World Changer: U.S. Cyber Command and NATO
In May 2010, the United States announced the “initial operational capability” of its new joint Cyber Command, appointed the first leader of it at the rank of four-star general, and commenced work on a new cyber warfare intelligence center in San Antonio Texas.
But classic terms like cyber warfare and “information dominance”, long a standard in the international security discourse, may be on the way out, according to a U.S. Army Manual released in February this year. Prepare instead for “full spectrum operations” (FSO).
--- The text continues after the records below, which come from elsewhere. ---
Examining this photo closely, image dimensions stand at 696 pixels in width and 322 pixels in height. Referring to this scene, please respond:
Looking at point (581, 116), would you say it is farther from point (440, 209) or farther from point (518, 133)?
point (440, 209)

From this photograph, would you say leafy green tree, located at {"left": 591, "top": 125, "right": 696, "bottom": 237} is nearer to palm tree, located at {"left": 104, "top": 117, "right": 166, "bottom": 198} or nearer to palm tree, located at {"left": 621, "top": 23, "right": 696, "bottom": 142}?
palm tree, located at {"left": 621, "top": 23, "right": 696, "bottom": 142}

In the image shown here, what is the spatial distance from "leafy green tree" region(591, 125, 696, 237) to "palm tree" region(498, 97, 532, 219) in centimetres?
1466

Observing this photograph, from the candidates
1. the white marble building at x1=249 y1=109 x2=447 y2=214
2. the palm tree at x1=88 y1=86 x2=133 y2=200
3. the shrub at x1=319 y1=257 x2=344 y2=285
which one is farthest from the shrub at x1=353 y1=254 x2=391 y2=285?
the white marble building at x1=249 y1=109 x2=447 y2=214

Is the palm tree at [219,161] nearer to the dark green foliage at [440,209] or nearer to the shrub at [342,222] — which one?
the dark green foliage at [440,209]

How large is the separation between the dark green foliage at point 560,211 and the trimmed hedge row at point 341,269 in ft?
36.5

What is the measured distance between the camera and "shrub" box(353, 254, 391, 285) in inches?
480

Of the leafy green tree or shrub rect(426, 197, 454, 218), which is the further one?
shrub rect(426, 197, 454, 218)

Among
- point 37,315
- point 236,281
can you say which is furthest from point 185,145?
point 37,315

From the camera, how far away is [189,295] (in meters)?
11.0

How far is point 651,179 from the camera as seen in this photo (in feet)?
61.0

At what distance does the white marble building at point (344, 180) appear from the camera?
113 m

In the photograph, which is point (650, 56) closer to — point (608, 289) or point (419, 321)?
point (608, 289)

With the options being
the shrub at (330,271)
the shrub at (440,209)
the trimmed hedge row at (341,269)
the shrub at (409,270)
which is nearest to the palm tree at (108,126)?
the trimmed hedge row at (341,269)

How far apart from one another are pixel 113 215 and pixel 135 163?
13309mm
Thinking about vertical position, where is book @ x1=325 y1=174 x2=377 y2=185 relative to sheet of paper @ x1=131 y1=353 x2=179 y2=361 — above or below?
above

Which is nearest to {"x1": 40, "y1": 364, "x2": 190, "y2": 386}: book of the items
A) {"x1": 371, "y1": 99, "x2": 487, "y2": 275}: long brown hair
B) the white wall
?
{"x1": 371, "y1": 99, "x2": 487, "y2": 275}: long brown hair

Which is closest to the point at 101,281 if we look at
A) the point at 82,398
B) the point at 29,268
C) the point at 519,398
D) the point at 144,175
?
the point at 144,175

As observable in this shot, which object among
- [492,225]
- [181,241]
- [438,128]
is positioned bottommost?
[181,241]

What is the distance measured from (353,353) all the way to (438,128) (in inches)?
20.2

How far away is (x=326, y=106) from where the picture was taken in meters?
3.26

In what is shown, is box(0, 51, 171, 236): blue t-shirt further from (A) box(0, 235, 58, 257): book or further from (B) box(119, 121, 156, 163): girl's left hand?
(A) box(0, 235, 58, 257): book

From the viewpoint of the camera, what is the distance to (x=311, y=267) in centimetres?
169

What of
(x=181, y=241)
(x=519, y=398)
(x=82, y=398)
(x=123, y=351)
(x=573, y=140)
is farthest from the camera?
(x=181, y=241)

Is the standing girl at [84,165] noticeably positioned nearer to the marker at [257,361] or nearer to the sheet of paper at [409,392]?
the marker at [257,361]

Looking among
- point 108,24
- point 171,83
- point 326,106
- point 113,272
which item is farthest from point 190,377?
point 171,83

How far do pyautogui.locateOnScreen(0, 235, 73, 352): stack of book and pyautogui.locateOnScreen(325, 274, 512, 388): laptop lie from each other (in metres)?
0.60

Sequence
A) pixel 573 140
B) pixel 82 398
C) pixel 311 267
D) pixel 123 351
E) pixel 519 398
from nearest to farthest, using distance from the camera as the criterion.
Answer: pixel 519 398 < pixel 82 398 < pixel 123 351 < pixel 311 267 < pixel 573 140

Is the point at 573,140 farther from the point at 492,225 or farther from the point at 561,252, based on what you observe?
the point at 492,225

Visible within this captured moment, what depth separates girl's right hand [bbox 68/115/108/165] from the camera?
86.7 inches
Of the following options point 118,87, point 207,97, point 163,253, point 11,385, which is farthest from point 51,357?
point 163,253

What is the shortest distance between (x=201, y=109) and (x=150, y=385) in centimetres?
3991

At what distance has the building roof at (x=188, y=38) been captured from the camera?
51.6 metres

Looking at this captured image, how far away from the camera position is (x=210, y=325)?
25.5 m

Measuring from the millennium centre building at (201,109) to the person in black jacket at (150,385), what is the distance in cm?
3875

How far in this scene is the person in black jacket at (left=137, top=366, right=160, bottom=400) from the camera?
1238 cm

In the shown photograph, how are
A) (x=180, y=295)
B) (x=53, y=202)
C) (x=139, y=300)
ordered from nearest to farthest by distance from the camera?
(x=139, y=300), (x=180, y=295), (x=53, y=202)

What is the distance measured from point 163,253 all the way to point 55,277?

All wired, wireless and optical technologies may now be the new field of operations, as the United States seeks to build and maintain technological advantage over its “adversaries”.
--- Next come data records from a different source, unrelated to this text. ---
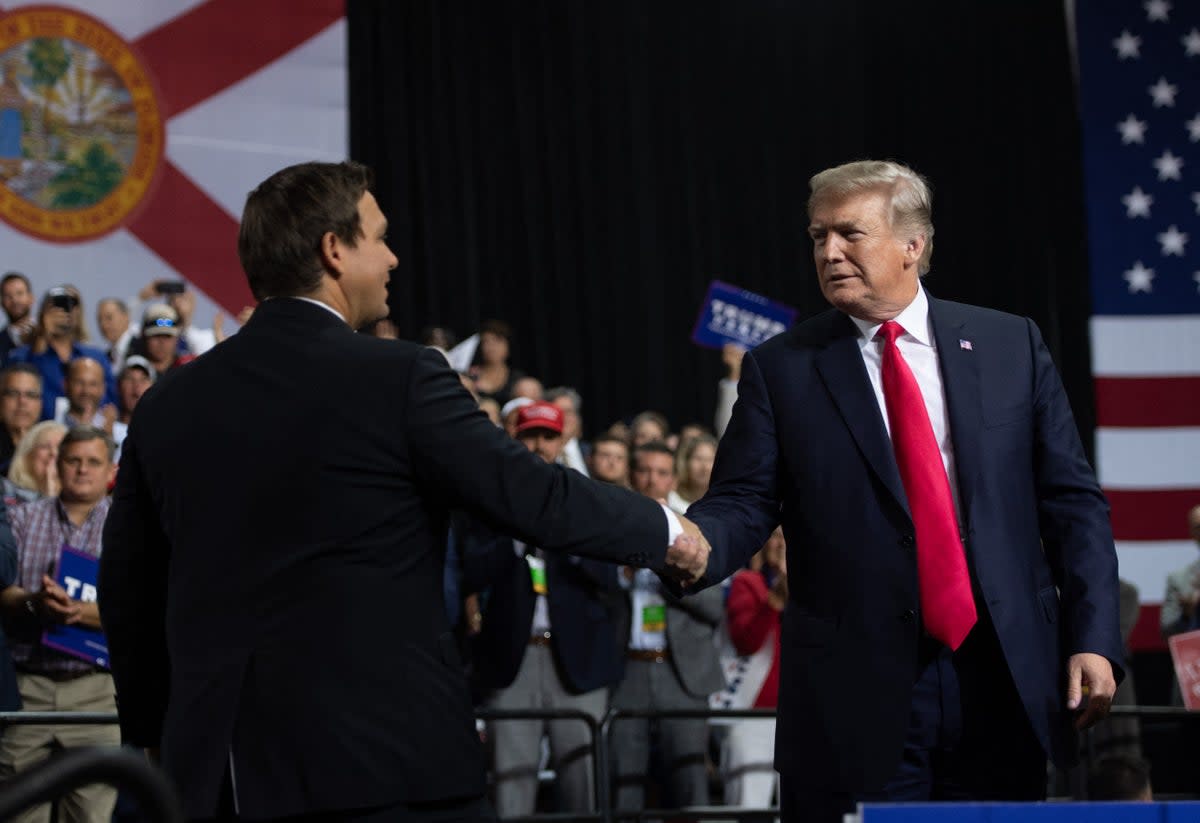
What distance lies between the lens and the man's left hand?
9.29 ft

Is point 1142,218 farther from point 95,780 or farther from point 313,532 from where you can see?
point 95,780

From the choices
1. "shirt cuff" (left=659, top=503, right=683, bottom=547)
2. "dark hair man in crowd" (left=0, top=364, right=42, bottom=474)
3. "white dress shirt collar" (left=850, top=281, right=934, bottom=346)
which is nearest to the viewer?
"shirt cuff" (left=659, top=503, right=683, bottom=547)

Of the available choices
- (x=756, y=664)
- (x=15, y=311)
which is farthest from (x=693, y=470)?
(x=15, y=311)

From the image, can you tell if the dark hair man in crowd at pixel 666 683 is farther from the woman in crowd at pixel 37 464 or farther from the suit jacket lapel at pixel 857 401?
the suit jacket lapel at pixel 857 401

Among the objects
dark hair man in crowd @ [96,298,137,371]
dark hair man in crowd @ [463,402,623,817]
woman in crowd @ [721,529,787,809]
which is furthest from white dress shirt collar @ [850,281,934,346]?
dark hair man in crowd @ [96,298,137,371]

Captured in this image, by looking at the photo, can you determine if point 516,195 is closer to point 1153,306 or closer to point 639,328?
point 639,328

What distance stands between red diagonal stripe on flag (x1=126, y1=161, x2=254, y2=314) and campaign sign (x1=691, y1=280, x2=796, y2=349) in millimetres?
2782

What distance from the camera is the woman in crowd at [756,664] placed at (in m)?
6.11

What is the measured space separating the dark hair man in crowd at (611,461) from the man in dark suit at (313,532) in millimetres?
4530

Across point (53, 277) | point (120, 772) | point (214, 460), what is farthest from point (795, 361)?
point (53, 277)

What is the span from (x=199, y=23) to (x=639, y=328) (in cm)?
393

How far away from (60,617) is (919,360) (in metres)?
3.26

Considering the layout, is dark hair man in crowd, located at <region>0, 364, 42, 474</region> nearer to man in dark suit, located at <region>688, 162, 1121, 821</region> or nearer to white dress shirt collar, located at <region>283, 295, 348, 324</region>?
man in dark suit, located at <region>688, 162, 1121, 821</region>

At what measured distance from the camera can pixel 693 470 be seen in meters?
7.21
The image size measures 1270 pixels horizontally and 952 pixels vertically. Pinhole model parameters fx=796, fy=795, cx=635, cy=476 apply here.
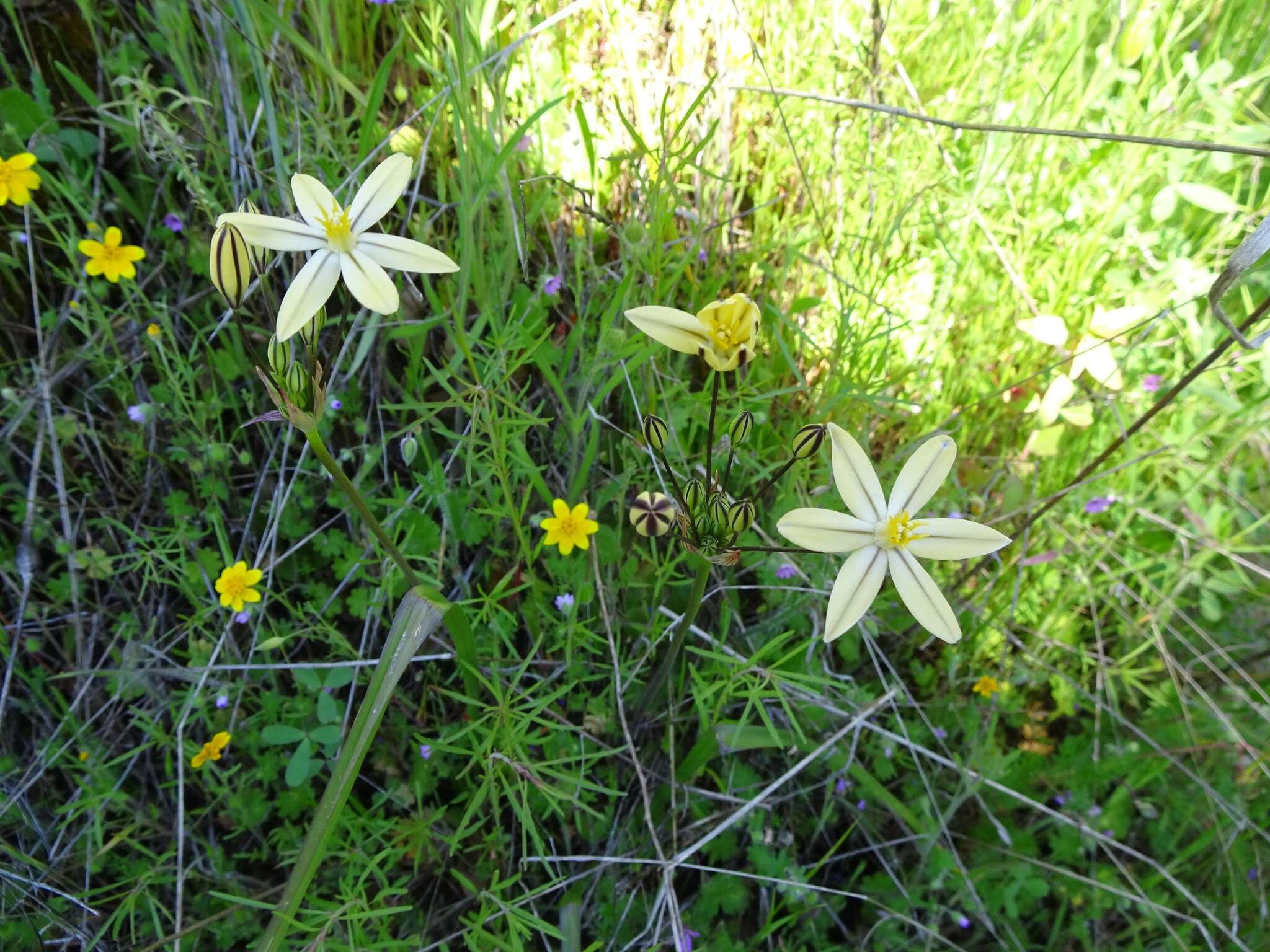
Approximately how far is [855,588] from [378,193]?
3.37ft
The Manual describes “three interrelated dimensions”, each (it says) with its own logic and solutions:
- “the psychological contest of wills against implacable foes, warring factions, criminal groups, and potential adversaries,”
- “strategic engagement, which involves keeping friends at home, gaining allies abroad, and generating support or empathy for the mission,”
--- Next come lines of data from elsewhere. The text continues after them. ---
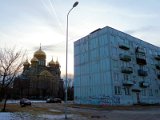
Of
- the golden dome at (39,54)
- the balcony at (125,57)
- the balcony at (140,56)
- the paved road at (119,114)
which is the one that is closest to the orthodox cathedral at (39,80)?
the golden dome at (39,54)

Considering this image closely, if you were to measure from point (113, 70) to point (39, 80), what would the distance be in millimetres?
65719

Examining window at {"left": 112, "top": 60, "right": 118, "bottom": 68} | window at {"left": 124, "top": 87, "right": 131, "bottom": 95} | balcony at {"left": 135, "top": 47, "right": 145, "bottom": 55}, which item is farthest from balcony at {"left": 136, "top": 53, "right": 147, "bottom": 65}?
window at {"left": 124, "top": 87, "right": 131, "bottom": 95}

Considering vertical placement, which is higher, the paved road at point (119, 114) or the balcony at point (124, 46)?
the balcony at point (124, 46)

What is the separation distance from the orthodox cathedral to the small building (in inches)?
1852

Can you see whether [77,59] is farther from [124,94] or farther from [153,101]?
[153,101]

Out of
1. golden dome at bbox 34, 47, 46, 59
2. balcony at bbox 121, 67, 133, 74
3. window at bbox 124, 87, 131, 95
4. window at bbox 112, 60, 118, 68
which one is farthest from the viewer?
golden dome at bbox 34, 47, 46, 59

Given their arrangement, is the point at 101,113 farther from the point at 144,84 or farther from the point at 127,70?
the point at 144,84

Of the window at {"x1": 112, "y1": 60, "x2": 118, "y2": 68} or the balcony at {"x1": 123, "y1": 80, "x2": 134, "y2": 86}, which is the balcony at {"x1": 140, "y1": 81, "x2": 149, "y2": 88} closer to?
the balcony at {"x1": 123, "y1": 80, "x2": 134, "y2": 86}

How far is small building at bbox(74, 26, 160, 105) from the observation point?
4919cm

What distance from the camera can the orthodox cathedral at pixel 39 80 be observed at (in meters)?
102

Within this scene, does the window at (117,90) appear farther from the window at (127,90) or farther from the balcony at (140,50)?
the balcony at (140,50)

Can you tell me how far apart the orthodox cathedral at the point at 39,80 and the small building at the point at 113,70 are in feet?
154

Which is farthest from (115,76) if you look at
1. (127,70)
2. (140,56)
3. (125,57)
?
(140,56)

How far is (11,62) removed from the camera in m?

- “the cyber-electromagnetic contest, which involves gaining, maintaining, and exploiting a technological advantage”.
The situation that led to these world-changing developments is itself new. As the Manual says: “Unprecedented levels of adverse activity in and through cyberspace threaten the integrity of United States critical infrastructure, financial systems, and elements of national power.” The origins of the threat include “unwitting hackers,” criminals, terrorists and states.
But most importantly for the social organization of coercive power, the United States has assessed that, “collectively, the threats create a condition of perpetual turbulence without traditional end states or resolution.”
Thus, while it seemed bad enough that states have not yet agreed to common definitions of cyber war or cyber peace, we are now faced with an absence of reference points for “cyber victory.” And the cyber enemies of the United States may not even have hostile intent, but merely be “unwitting hackers”.
The good news of course is that the United States is at least moving to match its national security policy to one of the more serious threats it, like other states, faces.
How does NATO respond? What does point #2 above (“gaining allies”) look like for NATO? The Albright report on NATO’s new security concept also released in May 2010 identified “cyber assaults of varying degrees of severity” as one of three more probable forms of attack. The report recommended, without clear reference to the massive transformation that would be involved, that NATO should plan to mount a fully adequate array of cyber defense capabilities, including passive and active elements”. The authors suggested that military commanders be given pre-authorized rules of engagement for immediate response to cyber attack.
As it responds to the Albright report, NATO will have choices to make about the three dimensions mentioned above. How will NATO manage the psychological contest with adversaries? (Not well it seems so far!) Who beyond NATO will be useful allies? Could Russia qualify? And how should NATO prepare for the day to day electro-magnetic contest with the diverse range of witting and unwitting threats? It is almost inconceivable that NATO could build a joint “cyber command”? Or is it?
Maybe that should be a NATO aim for the next decade, with a concentration on just parts of the spectrum of threat, such as protection of critical information infrastructure. And, for no other reason than their mutual dependence on normal energy trade and high-volume international bank transfers, NATO and Russia have to be allies.
Of some note to NATO planning, a new US Army (single service) Cyber Command, also announced in May this year, will be set up with “no new growth or impact to Army end strength” and “will be funded from within existing fiscal resources”. Now that will be a challenge.